## What you will do:
a - From the forum post about running out of memory, write out the stretch from "It runs 6 times" through "with a core.exception.OutOfMemoryError.".
b - In the forum post about running out of memory, what reason does the poster give for the D program running faster than the C++ one? Answer in one to three sentences.

Jump to page: 1 2
Thread overview
Running out of memory
Dec 27, 2012
FG
Dec 27, 2012
bearophile
Dec 27, 2012
FG
Dec 27, 2012
bearophile
Dec 27, 2012
Jonathan M Davis
Dec 27, 2012
FG
Dec 27, 2012
bearophile
Dec 27, 2012
FG
Dec 27, 2012
bearophile
Dec 27, 2012
FG
Dec 28, 2012
Jonathan M Davis
Dec 28, 2012
FG
Dec 28, 2012
evilrat
Dec 27, 2012
evilrat
December 27, 2012
Hello,
I'm having memory problems with a string concatenation program.
I'm on Windows 7 64-bit with DMD32 v2.060 and cygwin gcc-3.4.4 32-bit.
Consider this example in C++:

    #include <iostream>
    int main(int argc, char **args) {
        std::string s;
        for (int i=0, j=0; i < 500000000; i++) {
            s += "....";
            if (i % 10000000 == 0) {
                std::cout << "loop " << ++j << std::endl;
                s = "";
            }
        }
        return 0;
    }

After the first "loop" (10 million iterations) the memory footprint is stable at 40 MB, which is expected. Now, rewriting that to D:

    import std.stdio;
    class C { string x; }
    void main(string[] args) {
        char[] s;
        // s.reserve(40_000_000);
        for (int i=0, j=0; i < 500_000_000; i++) {
            s ~= "....";
            if (i % 10_000_000 == 0) {
                writeln("loop ", ++j); stdout.flush();
                s = "".dup;
            }
        }
    }

It runs 6 times faster thanks to a better string implementation than C++ (hats off), but memory keeps growing long after the first "loop" message, reaching around 350-430 MB, then sometimes near the end it starts growing again, reaching even 700 MB. Why doesn't the GC take care of it? Interestingly, when I uncomment the s.reserve(...) line, it's much worse - memory keeps growing until the program dies with a core.exception.OutOfMemoryError.

## Collected data:
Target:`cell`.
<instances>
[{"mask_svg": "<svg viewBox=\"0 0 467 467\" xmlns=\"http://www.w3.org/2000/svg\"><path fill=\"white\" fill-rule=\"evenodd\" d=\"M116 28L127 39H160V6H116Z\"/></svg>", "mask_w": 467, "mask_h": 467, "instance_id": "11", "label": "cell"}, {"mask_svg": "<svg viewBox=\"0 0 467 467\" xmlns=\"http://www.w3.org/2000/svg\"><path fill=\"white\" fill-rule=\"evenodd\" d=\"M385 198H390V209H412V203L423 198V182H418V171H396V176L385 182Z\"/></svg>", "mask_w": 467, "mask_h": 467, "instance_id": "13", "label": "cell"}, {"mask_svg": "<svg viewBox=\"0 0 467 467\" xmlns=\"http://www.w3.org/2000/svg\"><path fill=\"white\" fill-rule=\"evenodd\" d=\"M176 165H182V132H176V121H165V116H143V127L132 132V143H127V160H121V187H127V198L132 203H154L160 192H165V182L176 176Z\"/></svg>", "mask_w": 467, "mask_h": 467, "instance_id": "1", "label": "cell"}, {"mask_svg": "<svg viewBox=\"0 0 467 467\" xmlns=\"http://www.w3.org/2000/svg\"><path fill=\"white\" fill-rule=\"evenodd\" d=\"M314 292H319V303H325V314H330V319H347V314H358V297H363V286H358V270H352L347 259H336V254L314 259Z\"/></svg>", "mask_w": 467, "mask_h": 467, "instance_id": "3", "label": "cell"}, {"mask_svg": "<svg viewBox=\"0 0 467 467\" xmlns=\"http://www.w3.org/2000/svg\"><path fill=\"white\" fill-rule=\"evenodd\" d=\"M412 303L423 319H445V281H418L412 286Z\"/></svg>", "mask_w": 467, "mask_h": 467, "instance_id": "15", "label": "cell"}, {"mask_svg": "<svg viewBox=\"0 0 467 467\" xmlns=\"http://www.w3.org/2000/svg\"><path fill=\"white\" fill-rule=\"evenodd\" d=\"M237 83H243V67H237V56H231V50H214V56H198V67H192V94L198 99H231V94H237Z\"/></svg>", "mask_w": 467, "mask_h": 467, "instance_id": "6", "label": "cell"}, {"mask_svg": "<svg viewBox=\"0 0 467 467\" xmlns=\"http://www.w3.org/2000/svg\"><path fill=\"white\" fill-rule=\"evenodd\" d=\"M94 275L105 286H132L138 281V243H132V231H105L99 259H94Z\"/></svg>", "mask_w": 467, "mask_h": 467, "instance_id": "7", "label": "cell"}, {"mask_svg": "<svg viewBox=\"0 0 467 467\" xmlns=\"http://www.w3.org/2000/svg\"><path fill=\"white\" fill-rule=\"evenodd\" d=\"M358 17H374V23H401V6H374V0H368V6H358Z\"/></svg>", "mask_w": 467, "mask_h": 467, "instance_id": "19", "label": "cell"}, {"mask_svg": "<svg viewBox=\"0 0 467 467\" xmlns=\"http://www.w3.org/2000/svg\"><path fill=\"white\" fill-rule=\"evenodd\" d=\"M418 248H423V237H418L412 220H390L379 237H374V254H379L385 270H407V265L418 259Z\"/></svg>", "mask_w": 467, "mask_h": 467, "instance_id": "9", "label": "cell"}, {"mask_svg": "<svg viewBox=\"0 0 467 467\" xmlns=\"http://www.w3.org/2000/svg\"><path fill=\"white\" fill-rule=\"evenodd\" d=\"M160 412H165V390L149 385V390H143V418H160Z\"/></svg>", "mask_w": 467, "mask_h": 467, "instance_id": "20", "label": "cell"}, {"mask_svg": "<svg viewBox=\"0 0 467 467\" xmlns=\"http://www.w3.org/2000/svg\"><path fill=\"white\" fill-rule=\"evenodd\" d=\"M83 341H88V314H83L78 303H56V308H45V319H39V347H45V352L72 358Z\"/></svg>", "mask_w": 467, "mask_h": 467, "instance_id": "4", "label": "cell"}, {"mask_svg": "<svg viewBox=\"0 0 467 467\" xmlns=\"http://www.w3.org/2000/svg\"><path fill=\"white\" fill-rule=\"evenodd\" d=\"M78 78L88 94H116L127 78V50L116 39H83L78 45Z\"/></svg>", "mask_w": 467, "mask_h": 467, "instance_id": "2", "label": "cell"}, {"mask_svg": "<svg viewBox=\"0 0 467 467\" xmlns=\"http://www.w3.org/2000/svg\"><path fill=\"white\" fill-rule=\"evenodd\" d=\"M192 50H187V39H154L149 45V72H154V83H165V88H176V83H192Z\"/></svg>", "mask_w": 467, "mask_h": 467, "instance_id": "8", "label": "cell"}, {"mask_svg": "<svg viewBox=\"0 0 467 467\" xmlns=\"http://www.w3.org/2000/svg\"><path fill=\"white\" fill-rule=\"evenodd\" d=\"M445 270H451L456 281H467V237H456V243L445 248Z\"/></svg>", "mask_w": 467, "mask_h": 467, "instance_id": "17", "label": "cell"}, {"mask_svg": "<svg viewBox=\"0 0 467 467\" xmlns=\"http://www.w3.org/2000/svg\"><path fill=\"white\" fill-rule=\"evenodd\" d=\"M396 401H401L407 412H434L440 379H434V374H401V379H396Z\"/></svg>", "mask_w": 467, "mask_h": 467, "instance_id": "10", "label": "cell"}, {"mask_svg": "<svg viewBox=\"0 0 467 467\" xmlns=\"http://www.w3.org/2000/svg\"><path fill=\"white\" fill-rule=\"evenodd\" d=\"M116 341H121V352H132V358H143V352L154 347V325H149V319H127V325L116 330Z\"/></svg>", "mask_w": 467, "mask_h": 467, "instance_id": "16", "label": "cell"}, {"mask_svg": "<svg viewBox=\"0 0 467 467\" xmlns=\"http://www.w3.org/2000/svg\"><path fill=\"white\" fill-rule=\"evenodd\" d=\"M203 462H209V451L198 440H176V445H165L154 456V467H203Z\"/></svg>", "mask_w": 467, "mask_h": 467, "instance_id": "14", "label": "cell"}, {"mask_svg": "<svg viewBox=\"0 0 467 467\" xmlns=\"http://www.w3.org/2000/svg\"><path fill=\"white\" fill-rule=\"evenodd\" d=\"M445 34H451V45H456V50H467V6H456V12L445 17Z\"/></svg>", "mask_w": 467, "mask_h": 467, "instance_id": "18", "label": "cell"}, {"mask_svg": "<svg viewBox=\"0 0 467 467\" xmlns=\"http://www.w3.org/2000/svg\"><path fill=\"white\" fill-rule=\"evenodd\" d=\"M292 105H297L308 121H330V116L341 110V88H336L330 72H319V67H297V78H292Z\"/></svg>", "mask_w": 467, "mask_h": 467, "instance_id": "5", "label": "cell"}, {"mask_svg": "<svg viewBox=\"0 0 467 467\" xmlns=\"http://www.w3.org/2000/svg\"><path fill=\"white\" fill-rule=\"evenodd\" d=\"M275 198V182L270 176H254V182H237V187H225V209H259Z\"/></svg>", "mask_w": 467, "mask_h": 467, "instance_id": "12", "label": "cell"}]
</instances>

## Answers by task:
a -
It runs 6 times faster thanks to a better string implementation than C++ (hats off), but memory keeps growing long after the first "loop" message, reaching around 350-430 MB, then sometimes near the end it starts growing again, reaching even 700 MB. Why doesn't the GC take care of it? Interestingly, when I uncomment the s.reserve(...) line, it's much worse - memory keeps growing until the program dies with a core.exception.OutOfMemoryError.

b - The poster says the D program runs six times faster because D has a better string implementation than C++.